Zuletzt gibt es Zeitfresser - und die sind wirklich interessant für uns in diesem Kurs - die sich nur auf der Verstandes- und Gefühlsebene abspielen. Sie sind absolut unsichtbar. Weil du nun gelernt hast, diese Ebene besser wahrzunehmen, können wir uns auf die Jagd machen, diese kleinen Zeitfresserchen zu enttarnen. Aber wie sehen sie aus? Hast du eine Idee? Richtig! Es sind mal wieder die negativen Gedanken, die oft gepaart mit schweren Gefühlen einhergehen.

Im letzten Modul hast du dir einige Gedankengewohnheiten ja schon bewusst gemacht und welche davon vielleicht in deinem Leben eine Rolle spielen:

Zweifel, Sorgen, Beschuldigen, Beschweren, Jammern, Ärgern,...

Die sind richtige Zeitfresser! Weil sie sich meistens nicht nur einmal, sondern immer und immer wieder einschleichen. Jeden Tag. Und meist merken wir es aber nicht mal. Es läuft wie eine Hintergrundmusik ab. Einfach, weil es zur Gewohnheit geworden ist, sich auf einer kritischen oder negativen Denkspirale zu bewegen.

Diese Gedanken-Zeitfresser nehmen sehr viel Zeit in Anspruch.
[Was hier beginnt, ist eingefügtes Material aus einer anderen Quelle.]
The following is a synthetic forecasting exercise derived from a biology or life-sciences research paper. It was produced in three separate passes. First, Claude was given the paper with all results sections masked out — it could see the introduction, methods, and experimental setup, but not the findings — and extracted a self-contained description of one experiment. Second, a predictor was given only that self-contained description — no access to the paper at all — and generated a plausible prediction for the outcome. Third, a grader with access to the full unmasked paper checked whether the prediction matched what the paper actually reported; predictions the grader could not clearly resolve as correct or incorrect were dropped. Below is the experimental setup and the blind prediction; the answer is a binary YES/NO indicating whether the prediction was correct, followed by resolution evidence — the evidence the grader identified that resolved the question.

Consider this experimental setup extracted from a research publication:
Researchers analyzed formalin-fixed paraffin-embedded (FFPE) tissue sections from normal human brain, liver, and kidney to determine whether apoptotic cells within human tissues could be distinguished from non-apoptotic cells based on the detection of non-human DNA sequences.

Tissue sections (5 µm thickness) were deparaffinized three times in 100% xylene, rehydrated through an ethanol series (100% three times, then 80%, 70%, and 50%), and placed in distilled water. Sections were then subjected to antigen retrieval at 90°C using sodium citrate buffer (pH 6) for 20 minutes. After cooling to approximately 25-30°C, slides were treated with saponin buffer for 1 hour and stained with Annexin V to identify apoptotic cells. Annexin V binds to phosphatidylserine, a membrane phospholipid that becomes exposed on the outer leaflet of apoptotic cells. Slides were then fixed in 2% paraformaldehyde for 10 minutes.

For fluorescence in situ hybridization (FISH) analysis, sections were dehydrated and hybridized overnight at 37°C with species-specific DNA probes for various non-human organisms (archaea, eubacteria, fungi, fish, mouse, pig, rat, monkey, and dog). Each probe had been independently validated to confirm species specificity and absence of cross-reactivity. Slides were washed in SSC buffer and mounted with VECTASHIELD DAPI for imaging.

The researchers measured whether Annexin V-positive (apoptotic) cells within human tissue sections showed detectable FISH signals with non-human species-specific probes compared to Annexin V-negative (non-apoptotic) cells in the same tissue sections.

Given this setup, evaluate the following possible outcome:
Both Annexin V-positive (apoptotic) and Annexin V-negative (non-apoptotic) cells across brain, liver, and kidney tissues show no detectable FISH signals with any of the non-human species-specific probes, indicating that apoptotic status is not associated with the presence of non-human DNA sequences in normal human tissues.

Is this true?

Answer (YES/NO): NO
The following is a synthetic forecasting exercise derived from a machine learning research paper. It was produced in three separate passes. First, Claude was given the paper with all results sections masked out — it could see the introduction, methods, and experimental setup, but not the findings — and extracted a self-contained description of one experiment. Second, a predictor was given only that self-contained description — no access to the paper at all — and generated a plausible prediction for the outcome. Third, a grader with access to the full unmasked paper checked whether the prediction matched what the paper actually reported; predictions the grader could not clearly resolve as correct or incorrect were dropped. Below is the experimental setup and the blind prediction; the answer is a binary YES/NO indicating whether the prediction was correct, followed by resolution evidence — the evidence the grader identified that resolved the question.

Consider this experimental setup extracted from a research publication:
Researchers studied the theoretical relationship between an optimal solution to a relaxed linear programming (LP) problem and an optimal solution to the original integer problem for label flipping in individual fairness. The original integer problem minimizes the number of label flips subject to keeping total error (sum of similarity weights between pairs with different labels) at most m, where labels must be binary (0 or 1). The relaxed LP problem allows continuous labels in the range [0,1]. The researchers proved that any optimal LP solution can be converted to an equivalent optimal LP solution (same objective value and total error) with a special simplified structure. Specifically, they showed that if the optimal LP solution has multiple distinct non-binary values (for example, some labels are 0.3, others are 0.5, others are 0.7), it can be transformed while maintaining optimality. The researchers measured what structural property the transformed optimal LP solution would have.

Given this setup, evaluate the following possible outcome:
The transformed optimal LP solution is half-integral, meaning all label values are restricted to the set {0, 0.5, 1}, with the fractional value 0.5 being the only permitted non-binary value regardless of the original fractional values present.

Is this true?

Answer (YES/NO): NO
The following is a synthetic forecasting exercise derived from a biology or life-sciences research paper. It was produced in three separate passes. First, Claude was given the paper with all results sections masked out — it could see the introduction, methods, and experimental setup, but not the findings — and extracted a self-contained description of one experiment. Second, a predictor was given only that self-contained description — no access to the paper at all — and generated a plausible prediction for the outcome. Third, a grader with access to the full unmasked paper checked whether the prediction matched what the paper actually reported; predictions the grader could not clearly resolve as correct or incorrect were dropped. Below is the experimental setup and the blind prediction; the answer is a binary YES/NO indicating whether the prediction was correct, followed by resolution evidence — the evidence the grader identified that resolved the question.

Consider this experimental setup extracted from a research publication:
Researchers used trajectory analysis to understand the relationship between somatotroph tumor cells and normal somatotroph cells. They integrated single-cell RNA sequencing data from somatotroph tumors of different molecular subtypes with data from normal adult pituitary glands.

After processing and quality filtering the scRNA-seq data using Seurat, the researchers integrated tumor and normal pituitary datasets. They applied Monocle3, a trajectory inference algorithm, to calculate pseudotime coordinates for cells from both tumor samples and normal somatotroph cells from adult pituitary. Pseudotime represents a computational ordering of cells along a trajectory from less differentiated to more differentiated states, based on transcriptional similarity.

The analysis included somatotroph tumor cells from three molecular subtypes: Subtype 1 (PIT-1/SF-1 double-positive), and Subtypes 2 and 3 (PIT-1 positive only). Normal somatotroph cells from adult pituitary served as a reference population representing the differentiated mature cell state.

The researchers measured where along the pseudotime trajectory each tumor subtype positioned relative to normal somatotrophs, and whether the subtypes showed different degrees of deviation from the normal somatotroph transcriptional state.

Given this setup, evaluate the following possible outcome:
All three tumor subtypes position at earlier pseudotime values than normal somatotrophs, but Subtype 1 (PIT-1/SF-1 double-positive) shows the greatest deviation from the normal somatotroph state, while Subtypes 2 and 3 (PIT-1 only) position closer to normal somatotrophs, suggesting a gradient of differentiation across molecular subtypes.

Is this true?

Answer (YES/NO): NO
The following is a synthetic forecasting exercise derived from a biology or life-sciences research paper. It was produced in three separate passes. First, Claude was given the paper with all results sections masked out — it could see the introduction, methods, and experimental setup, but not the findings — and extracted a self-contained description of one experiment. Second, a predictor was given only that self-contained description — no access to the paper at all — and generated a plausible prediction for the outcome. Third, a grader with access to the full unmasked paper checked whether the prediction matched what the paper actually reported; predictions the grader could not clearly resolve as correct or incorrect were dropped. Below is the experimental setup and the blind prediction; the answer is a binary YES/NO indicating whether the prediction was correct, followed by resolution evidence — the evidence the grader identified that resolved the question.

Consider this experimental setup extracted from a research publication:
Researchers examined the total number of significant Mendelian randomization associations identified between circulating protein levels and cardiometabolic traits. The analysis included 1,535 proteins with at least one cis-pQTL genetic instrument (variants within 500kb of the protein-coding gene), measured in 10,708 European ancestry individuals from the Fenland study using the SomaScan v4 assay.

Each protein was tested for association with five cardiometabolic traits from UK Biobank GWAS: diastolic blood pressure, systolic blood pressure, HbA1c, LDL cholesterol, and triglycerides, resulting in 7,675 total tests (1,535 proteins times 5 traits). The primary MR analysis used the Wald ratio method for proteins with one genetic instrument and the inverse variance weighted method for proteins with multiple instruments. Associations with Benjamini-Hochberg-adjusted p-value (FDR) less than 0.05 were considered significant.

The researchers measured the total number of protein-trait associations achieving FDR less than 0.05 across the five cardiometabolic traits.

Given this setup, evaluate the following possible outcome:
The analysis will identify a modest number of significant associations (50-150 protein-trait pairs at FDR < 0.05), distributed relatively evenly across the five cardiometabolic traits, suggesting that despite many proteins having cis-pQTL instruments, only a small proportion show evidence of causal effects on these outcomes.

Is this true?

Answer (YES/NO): NO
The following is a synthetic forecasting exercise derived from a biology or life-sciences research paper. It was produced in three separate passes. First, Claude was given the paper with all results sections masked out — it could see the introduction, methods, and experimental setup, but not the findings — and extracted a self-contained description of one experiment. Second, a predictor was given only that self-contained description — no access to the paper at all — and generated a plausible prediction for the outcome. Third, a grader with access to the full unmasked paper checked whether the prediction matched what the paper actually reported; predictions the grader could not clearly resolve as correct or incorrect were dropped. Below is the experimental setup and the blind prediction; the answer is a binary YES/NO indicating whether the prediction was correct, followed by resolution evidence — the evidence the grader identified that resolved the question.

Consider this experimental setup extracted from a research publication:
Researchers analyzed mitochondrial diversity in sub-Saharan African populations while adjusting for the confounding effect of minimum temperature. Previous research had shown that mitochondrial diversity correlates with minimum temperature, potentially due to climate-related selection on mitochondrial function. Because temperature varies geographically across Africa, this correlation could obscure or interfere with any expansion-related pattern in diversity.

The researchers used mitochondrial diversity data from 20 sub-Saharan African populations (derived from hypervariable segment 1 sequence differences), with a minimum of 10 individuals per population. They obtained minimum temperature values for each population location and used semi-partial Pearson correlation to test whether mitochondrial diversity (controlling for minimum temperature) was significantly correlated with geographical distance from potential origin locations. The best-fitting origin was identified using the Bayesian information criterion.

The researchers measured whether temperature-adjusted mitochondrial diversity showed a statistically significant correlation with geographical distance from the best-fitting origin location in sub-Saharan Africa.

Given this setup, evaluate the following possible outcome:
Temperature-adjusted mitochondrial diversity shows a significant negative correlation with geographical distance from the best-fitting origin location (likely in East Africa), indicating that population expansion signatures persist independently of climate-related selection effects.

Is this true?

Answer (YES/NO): YES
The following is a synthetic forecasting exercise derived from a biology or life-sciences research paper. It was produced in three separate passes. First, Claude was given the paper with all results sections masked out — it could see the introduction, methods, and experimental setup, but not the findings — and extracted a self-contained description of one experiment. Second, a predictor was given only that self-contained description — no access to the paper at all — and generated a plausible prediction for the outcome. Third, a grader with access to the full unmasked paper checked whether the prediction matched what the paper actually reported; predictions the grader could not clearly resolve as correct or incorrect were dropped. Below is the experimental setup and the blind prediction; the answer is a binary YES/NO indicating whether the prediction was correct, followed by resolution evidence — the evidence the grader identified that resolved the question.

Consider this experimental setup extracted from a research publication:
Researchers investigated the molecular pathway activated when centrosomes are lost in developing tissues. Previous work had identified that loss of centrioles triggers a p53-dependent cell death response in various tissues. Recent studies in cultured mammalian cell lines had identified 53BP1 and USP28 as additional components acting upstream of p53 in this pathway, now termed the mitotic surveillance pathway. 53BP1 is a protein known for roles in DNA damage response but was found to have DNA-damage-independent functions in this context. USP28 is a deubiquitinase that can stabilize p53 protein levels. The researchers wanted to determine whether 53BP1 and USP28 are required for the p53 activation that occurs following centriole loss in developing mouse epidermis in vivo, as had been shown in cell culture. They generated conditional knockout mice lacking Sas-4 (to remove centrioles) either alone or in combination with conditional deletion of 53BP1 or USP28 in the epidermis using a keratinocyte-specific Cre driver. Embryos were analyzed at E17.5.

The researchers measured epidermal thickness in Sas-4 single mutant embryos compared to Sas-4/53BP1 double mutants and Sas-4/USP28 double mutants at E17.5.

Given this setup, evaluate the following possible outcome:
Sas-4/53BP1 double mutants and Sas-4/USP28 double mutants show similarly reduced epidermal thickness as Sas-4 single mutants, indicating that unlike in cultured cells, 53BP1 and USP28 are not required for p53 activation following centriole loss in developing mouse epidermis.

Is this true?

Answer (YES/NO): NO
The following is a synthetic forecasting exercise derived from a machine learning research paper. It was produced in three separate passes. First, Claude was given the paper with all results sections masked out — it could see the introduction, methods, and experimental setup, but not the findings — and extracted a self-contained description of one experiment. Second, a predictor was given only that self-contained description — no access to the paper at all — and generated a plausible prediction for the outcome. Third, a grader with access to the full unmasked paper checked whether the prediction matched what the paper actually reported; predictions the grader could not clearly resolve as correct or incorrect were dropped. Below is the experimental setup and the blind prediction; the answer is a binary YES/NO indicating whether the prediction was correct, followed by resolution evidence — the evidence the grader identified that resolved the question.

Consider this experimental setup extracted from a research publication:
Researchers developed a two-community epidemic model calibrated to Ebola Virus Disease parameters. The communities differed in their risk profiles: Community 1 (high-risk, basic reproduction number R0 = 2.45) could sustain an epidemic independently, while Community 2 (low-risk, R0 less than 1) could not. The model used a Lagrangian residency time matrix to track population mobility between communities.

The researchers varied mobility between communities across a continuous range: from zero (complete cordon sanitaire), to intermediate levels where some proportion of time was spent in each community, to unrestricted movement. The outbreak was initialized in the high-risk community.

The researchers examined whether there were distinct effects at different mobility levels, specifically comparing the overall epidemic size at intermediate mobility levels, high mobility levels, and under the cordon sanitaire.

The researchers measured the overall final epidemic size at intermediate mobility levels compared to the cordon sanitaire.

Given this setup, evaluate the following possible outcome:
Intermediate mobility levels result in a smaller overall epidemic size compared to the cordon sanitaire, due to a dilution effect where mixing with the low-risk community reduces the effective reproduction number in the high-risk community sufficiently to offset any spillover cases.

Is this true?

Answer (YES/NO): YES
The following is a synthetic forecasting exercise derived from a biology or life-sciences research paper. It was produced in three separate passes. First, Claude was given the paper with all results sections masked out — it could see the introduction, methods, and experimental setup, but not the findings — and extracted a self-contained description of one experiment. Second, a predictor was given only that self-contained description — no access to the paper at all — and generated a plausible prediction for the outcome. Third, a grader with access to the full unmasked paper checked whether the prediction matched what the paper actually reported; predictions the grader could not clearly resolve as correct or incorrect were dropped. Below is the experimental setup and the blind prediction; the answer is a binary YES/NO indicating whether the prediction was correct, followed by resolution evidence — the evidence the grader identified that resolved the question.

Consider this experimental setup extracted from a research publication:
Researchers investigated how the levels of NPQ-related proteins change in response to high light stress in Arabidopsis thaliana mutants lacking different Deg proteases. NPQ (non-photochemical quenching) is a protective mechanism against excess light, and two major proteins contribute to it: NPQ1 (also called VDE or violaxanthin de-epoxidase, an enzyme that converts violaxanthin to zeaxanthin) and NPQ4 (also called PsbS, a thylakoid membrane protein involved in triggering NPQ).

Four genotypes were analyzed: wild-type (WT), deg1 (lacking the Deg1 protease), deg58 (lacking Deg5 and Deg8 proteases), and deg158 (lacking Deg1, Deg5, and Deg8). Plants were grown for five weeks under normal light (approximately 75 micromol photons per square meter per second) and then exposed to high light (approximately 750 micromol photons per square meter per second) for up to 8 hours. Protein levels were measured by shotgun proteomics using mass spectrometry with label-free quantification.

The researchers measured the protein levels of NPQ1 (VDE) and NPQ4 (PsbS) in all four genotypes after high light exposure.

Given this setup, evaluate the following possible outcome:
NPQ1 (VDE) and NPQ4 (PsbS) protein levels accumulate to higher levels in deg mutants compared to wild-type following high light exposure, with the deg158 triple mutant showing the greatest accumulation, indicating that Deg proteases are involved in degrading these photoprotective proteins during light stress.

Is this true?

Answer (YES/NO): NO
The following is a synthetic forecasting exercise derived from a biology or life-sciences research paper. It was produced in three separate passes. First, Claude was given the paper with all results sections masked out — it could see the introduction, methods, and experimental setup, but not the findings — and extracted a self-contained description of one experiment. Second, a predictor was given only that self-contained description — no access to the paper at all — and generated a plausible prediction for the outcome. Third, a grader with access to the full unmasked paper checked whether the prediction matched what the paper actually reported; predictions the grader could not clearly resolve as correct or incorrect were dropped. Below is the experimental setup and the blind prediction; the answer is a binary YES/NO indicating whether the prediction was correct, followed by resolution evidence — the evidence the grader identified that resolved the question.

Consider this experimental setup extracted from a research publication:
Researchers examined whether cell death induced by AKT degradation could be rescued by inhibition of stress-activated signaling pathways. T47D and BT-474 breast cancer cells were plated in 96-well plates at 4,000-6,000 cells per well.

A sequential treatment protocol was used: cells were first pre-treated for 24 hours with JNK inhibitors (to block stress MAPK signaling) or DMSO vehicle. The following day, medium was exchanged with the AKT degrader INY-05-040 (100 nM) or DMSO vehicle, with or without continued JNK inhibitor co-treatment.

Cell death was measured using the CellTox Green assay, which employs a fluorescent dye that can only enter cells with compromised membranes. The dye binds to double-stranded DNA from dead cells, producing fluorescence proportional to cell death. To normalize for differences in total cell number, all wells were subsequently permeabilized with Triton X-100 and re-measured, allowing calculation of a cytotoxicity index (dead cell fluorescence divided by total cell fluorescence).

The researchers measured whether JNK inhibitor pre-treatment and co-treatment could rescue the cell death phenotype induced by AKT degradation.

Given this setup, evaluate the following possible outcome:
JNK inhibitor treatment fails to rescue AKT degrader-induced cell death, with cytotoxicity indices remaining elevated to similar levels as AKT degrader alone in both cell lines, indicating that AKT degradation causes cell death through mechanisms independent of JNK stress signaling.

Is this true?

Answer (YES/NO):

Und wenn wir wenigstens einen Teil davon enttarnen, können wir diese Zeit nutzen, um sie ganz bewusst zu genießen und unsere Aufmerksamkeit auf etwas Positives zu lenken.

Aber wie? Das ist die gute Nachricht: du tust es schon längst! Juhu! Alle Übungen aus Modul 1, 2 und 3 helfen dir dabei. Es ist nur wichtig, sich klar darüber zu werden, dass negative Gedanken und Gefühle wirklich Zeit kosten.

Hier gilt wieder: natürlich haben wir Sorgen und Probleme, die berechtigt sind und die nicht einfach so verschwinden. Aber ein Großteil dieser Gedankenschleifen dreht sich ja um Organisatorisches oder Vergangenes oder Erwartungen oder Kritik (oft an uns selbst). Und da können wir ganz sanft unsere Aufmerksamkeit auf diesen Moment lenken. Und ihn genießen.

Am besten, indem du jetzt einmal tief durchatmest und spürst, wie du mit beiden Beinen fest am Boden stehst. Was passiert JETZT in diesem Moment? Sehe, spüre, fühle, höre, schmecke und genieße einfach nur jetzt :-).

Du kannst nun die PDF von heute nutzen, um deine offensichtlichen, subtilen und unsichtbaren Zeitfresser zu enttarnen. Schau mal, ob du zu jedem ein Beispiel findest.

Ich bin gespannt :-)

Zusammenfassung - was ist zu tun:

  1. Lasse den Text auf dich wirken und drucke die PDF aus (oder speichere sie auf deinem Computer).

  2. Notiere je 1 deiner offensichtlichen, subtilen und unsichtbaren Zeitfresserchen.